» TEXT EXTRACT
## Begin

Drew was a charming, lively 19-year-old blonde who lived in Troy, NY. She vanished near her uncle’s farm on July 7, 1908, and days later, her body was found floating in a mill pond by local residents.

Her death gripped the nation — reporters from the Big Apple to the Old West breathlessly covered the case. Was it a suicide? A murder? An accident? 

Speculation was rampant. Just days before disappearing, Drew had suddenly left her position as a governess for a notable local family. Her acquaintances whispered that something seemed off about Hazel lately. She associated with numerous men, fell ill, and then spent a month away. She visited her dressmaker’s door one evening, pleading for an urgent shirtwaist creation for a weekend trip to Lake George.

The papers printed every sensational claim: Hazel had been pregnant! Hazel was a sex worker! Hazel was living a double life! As if the only way a girl could have gotten herself killed was if she had asked for it.

## End

» BRIEF 1
Reproduce the Hazel Drew passage word for word, from "Speculation was rampant." to "to Lake George.".
» BRIEF 2
Please carry on the Hazel Drew passage, picking up right after its final sentence.
The data here has no connection to the Hazel Drew passage.

» MATERIAL SHOWN

## Begin

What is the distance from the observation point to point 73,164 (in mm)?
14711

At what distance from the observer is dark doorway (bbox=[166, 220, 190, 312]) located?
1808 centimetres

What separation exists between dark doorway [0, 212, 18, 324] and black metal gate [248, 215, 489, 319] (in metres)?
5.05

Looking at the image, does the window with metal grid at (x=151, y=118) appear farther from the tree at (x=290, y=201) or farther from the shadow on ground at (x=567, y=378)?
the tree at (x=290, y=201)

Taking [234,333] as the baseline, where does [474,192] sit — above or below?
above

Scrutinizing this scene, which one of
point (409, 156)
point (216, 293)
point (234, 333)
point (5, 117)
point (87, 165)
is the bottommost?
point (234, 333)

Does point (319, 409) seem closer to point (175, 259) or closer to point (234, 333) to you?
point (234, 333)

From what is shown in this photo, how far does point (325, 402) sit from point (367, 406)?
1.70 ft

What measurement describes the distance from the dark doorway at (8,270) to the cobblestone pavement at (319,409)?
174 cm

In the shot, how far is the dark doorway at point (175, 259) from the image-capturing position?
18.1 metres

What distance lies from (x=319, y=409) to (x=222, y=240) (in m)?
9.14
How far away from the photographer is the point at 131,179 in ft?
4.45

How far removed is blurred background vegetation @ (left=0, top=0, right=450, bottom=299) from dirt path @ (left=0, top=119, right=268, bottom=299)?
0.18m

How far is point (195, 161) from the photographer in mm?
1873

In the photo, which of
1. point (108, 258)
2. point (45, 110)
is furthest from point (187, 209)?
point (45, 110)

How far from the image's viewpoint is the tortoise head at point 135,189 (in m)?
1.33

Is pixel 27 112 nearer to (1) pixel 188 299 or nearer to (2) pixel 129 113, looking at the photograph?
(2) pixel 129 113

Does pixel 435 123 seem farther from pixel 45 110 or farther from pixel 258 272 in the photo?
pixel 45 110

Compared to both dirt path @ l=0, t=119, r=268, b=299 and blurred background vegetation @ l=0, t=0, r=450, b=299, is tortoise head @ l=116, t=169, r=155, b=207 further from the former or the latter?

## End

» EXERCISE RESULT 1
Speculation was rampant. Just days before disappearing, Drew had suddenly left her position as a governess for a notable local family. Her acquaintances whispered that something seemed off about Hazel lately. She associated with numerous men, fell ill, and then spent a month away. She visited her dressmaker’s door one evening, pleading for an urgent shirtwaist creation for a weekend trip to Lake George.

» EXERCISE RESULT 2
“It was a common trope in crime writing,” said Jerry C. Drake — a civil servant, former history professor and author of the new book “Hazel Was a Good Girl” (CLASH, out June 10), which claims to solve Hazel’s murder.

“This sort of archetype of the fallen woman, but in Hazel’s case, it was absolutely untrue,” he told The Post. “I wanted to give her justice.”

“Hazel Was a Good Girl,” however, also aims to restore Hazel’s good name, to show the young woman behind the myth, to portray her as distinct from Laura Palmer, her dead-blonde “Twin Peaks” doppelganger.

“Going into this, I thought even if I can’t solve her case, I can at least fix her reputation,” Drake said. “I can decouple her from Laura Palmer and rechristen her as who she really was.”

Hazel I. Drew was born in 1888, to a large working-class Irish-Methodist family in Rensselaer County, NY. When she was 14, she moved to Troy, where her aunt — a domestic servant for the city’s well-heeled — helped Hazel get jobs in the homes of prominent members of the local Republican party. 

Hazel did not come from wealth, but she was educated — she was described as always having her nose in a book — and she soon advanced to being a governess. She enjoyed the privileges that came with working for the upper classes: fine food, nice clothes, opulent surroundings, access to the best doctors and dentists, as well as a library of books. She was vivacious and curious and eager to experience life.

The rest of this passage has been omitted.